ご飯の食べがよくなく、少し元気が低下していたりぐったりしていると感じたら、まずは蜂蜜などを舐めさせて時間を稼ぎます。そして状態が改善しない場合には必ず動物病院を受診しましょう。

チワワのかかりやすい病気③~心臓病~

チワワが年をとってなる病気として心臓病があります。最も多い心臓病は僧帽弁閉鎖不全症です。この病気は、心臓内で血液が逆流する病気です。

この病気になっても、初期にはほとんど症状はありません。あえて言うとなんとなく大人しくなった、という軽い症状です。

年をとると若い頃とは違って積極的に遊んだりしなくなります。そして寝ている時間が多くなります。それを年のせいだ、と思い込まずに心臓病である可能性を考えて定期的に動物病院で診てもらいましょう。

僧帽弁閉鎖不全症では心臓の音に異常が出ます。また心臓にどれだけ負担がかかっているのかはレントゲン検査や超音波検査で診ることができるため、必要であれば早めに治療が始められます。

僧帽弁閉鎖不全症以外の心臓病で突然死の可能性があるのは不整脈で、厳密な診断には特別な心電図検査が必要です。しかし簡易的に不整脈の有無を確認するには、自宅でチワワを抱っこした状態で胸のあたりで触れる心臓の拍動のリズムを数えれば分かります。

一定のリズムで心臓の拍動を感じられれば大丈夫です。しかし、拍動が急に止まったり、急に速くなったり、不規則だと感じられたら注意が必要でしょう。

低血糖のチワワは突然死するリスクがある?

チワワのかかりやすい病気である低血糖症には、突然死するリスクがあります。普通に生活していて急に血糖値が下がることはないのですが、外からでは血糖値は見えないために、症状が出た時には手遅れで「突然死んだ」ことになってしまうのです。

食事を摂ると腸管から食物の中の栄養素が吸収されます。吸収された栄養素は血液を介して肝臓に運ばれ、臓器が利用しやすい糖分へと変換されます。この糖分はそのまま生命活動に利用されることもありますし、貯蔵して未来に備えることもあります。

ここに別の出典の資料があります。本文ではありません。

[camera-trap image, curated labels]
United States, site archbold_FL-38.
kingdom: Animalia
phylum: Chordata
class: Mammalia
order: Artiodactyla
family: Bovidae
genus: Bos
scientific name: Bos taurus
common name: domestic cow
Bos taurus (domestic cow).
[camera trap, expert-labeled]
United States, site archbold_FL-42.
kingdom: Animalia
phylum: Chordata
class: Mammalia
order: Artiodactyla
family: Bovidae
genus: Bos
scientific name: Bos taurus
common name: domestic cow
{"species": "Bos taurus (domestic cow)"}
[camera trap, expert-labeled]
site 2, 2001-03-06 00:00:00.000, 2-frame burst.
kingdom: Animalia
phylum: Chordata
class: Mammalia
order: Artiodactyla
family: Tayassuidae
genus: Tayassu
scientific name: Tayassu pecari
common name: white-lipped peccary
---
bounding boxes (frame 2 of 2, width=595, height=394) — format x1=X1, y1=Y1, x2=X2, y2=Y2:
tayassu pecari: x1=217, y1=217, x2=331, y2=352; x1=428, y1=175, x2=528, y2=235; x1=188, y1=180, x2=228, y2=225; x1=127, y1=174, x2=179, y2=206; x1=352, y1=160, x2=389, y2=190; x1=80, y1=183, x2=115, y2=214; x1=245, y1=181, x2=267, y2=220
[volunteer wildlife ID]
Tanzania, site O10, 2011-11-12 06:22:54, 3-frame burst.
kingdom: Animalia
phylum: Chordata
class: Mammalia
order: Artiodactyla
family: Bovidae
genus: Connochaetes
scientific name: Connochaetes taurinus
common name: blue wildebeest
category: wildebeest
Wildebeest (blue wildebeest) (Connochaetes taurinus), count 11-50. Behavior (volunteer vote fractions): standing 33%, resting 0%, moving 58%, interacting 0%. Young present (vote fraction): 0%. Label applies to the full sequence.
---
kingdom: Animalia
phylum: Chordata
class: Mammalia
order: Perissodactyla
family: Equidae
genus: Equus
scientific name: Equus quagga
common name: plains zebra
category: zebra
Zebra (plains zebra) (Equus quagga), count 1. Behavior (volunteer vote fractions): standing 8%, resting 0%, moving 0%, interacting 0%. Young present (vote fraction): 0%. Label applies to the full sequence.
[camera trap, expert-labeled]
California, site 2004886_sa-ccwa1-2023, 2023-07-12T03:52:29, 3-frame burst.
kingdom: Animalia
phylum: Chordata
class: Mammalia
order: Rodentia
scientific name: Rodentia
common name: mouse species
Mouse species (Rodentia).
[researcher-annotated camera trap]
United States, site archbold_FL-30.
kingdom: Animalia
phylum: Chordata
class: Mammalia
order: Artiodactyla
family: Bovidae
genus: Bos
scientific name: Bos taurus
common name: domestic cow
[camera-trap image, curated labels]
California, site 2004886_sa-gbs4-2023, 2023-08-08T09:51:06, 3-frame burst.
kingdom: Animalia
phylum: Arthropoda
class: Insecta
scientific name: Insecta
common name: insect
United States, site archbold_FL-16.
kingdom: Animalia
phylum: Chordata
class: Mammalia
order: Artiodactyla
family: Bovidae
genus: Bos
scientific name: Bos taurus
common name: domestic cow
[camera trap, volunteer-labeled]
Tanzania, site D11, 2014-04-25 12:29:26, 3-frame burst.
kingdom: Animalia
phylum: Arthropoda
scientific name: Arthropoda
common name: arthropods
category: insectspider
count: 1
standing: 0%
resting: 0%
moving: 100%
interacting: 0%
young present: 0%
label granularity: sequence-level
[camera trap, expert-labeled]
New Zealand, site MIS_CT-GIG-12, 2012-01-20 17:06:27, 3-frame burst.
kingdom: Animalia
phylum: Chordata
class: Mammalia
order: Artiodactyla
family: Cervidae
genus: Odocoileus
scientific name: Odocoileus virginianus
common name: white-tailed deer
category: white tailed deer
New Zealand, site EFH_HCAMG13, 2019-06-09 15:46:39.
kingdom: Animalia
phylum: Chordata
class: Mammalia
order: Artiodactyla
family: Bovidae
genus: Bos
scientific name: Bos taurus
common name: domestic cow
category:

成犬であれば、この糖分の作成も貯蔵もスムーズに行えるため、食事を取らない時間が多少長くても低血糖に陥ることはほぼありません。しかし、仔犬はまだ腸や肝臓の機能が不十分なため、食べ物から効率よく糖分を作り出すことができず、血糖値を一定に保つことが難しいのです。

さらにチワワは非常に小さな犬種であるため、胃も小さく一度に多くの食事を食べることができません。活動量は他の犬種と同じなのに、一度に摂取できる食事量が少ないため低血糖に陥りやすいと言えます。

低血糖の症状は様々ですが最初は小刻みに震える、といった症状が多いです。次に嘔吐や下痢などの消化器症状です。そして低血糖が続くと脳細胞にも必要な糖が供給できなくなり、発作を起こしてしまいます。

発作が5分以上続くと、呼吸も正常にできず、また筋肉の収縮が続くために体温も上昇します。外からは見えない低血糖症によって、飼い主さんが留守にしている間に発作を起こしてしまえば、突然死が起こりうるのです。

チワワの低血糖症を予防するために、きちんと食事を取らせ、また食事の回数はなるべく多く分けて与えるようにしましょう。そして食欲が落ちていたり、震えや元気の低下といった症状が見られたら、なるべく急いで動物病院を受診しましょう。